La primera temporada de la serie estadounidense True Detective (2014), es una de las obras de ficción (libros incluidos) más impactantes de los últimos tiempos. En aquella temporada inicial, era como si el ambiente de la literatura sureña de Estados Unidos hubiese concretado su transubstanciación hacia el universo televisivo, como si por fin el lenguaje de Cormac McCarhty, William Faulkner o Carson McCullers se hubiera terminado de adaptar a las pantallas. Algo que ya venía aconteciendo en el séptimo arte gracias al cine negro y, en la actualidad, por ejemplo, merced al talento de los hermanos Coen en películas como Barton Fink (1991) o Sin lugar para los débiles (2007). True Detective surgió como una serie prometedora, sin embargo, la segunda temporada, que se terminó de emitir en agosto de 2015, está a un paso de trizar la convicción de sus creyentes, más por el abuso de los personajes estereotipados que por cualquier otra cosa.

Registros proporcionados:
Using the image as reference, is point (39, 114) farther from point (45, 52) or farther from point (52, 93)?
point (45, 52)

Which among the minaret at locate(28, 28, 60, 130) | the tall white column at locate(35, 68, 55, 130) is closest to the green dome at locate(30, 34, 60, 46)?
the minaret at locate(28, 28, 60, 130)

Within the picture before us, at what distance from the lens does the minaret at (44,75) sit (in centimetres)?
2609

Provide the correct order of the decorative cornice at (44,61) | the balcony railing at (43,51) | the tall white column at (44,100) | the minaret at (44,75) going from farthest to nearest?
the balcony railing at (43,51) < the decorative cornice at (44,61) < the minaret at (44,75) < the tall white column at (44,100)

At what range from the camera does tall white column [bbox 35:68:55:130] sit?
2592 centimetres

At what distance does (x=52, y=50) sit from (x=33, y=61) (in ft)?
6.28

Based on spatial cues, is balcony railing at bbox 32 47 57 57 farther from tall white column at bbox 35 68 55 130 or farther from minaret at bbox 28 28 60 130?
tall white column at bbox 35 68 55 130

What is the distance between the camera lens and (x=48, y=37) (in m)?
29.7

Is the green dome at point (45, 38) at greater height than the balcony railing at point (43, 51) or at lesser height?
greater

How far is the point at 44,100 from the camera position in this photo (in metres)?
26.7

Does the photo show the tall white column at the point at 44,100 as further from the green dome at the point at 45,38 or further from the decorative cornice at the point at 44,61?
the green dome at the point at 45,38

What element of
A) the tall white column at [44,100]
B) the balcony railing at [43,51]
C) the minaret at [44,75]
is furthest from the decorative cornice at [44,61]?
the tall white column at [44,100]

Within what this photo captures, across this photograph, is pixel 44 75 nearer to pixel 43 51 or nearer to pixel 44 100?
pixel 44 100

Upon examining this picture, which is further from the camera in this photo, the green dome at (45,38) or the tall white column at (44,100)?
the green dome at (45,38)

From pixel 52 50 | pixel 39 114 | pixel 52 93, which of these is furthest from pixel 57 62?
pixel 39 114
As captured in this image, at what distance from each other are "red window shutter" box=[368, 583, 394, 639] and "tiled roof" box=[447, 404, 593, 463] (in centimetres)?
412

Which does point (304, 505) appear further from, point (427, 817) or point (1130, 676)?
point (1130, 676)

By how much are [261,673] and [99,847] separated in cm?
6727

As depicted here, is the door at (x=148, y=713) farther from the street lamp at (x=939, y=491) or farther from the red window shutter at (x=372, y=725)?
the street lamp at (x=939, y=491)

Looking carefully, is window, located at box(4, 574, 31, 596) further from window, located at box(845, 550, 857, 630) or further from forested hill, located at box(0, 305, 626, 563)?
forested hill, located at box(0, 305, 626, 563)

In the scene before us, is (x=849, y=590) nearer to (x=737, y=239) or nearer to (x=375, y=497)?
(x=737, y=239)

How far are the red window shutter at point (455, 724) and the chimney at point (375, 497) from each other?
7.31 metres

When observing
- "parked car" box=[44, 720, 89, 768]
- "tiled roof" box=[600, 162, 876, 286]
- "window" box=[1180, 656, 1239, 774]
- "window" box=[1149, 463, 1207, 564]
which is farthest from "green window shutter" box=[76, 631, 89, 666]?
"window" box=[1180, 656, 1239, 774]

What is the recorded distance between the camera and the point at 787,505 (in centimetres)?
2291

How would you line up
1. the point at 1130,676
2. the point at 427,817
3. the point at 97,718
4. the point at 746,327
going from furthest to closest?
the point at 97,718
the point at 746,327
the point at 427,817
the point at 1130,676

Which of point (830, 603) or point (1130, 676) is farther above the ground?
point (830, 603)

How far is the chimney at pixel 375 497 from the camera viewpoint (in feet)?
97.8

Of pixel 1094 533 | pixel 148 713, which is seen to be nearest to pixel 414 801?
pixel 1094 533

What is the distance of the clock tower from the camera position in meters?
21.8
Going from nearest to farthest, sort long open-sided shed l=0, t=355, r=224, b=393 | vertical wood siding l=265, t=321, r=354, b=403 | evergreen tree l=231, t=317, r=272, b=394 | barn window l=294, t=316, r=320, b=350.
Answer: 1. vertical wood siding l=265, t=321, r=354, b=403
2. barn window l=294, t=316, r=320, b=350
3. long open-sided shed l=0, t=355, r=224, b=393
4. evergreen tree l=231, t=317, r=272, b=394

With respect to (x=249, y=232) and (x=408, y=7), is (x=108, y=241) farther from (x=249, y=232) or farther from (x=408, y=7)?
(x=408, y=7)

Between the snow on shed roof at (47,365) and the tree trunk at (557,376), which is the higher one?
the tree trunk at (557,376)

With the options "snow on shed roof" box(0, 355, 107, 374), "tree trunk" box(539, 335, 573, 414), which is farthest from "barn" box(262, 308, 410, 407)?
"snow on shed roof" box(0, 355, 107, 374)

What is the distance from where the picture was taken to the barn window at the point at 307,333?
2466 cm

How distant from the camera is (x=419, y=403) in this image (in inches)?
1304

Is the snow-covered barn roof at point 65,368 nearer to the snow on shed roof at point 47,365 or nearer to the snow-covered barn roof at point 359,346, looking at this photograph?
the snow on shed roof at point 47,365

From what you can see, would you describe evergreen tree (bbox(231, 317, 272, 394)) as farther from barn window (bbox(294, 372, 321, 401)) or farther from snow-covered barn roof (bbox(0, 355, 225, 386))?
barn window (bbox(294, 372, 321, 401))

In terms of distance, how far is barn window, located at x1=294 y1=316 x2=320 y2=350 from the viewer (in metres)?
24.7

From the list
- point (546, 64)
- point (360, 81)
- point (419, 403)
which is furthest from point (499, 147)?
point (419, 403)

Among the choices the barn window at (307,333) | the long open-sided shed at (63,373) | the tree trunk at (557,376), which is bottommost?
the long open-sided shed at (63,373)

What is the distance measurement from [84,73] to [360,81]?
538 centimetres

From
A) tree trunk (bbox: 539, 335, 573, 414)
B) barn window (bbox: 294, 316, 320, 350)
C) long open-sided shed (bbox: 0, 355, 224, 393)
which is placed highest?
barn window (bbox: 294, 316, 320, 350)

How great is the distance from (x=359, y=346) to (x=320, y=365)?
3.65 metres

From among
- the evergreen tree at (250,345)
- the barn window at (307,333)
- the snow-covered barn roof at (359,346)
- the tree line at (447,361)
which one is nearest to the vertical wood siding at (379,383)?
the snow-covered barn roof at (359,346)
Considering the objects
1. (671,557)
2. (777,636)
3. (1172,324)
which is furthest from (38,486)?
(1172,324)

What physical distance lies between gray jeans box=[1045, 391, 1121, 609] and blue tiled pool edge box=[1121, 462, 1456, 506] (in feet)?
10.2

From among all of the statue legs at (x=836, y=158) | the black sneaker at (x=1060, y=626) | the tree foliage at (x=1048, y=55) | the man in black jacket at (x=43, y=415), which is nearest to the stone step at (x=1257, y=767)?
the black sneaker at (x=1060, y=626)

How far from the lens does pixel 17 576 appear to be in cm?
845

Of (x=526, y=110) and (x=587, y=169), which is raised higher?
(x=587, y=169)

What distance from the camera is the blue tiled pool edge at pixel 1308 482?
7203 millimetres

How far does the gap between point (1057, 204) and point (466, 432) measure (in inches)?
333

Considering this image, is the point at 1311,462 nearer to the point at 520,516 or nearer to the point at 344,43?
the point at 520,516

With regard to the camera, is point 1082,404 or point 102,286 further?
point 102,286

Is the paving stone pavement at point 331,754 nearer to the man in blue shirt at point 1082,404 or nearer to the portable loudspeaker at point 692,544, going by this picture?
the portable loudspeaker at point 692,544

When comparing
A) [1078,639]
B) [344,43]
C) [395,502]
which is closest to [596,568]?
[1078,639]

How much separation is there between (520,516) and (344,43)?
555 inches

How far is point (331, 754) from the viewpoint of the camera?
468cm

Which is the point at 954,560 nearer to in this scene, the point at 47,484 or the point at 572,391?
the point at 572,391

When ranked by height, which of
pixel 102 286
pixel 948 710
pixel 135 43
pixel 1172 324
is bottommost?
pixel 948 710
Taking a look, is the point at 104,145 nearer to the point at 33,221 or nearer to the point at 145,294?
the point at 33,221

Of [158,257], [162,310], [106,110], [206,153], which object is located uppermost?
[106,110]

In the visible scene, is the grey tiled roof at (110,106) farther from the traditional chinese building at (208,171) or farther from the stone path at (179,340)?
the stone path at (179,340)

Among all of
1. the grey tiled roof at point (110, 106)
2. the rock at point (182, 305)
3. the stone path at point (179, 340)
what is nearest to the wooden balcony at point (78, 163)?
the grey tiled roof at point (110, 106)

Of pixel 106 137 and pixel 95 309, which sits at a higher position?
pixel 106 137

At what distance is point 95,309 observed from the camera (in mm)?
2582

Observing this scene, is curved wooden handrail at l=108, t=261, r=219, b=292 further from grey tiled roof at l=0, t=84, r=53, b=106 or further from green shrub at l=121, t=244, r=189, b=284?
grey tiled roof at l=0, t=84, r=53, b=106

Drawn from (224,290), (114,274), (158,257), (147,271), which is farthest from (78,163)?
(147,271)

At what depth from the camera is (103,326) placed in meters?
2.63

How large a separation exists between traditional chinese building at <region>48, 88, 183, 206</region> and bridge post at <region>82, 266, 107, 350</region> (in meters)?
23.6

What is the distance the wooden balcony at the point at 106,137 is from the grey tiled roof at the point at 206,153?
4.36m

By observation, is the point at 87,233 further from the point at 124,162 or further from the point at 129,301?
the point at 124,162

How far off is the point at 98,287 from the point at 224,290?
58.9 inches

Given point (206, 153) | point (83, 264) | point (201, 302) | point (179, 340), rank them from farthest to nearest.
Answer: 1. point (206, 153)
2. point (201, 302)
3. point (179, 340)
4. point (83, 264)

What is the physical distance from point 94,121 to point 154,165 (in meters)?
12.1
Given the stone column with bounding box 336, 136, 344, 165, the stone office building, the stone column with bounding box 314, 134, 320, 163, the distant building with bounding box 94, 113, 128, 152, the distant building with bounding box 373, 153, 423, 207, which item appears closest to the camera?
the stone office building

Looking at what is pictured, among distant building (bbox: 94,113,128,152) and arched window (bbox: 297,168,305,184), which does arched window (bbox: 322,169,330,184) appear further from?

Qué se pide:
a - Determina cuántas líneas de los registros contienen la cadena "chinese" y responde únicamente con ese número.
b - Prolonga el texto sobre True Detective a partir de su última oración.
Los registros no guardan relación alguna con el texto sobre True Detective.

Respuestas en orden:
a - 2

b -
True Detective es una creación, para la cadena HBO, de Nic Pizzolatto (Nueva Orleans, 1975), un escritor de origen italiano que subsistió, durante la infancia, en las cloacas de la pobreza, rodeado de gamberros e ignorancia, una situación que se refleja en la dureza de sus guiones. Su novela Galveston (2010), en palabras del crítico del The New York Times, Dennis Lehane, es como “un delirio incandescente de una belleza deshilachada y abrumadora. Recuerda solo a los mejores ejemplos del género”.
Los ocho episodios de la primera temporada de True Detective conforman una clase maestra del género. Se trata de un policial metafísico que parece el entrecruzamiento de la novela Meridiano de Sangre (Cormac McCarthy, 1985) y la emblemática serie de televisión Twin Peaks (David Lynch, 1990), más que nada por la proliferación de la violencia, que bulle al interior de un universo dominado por una ontología sexual malsana.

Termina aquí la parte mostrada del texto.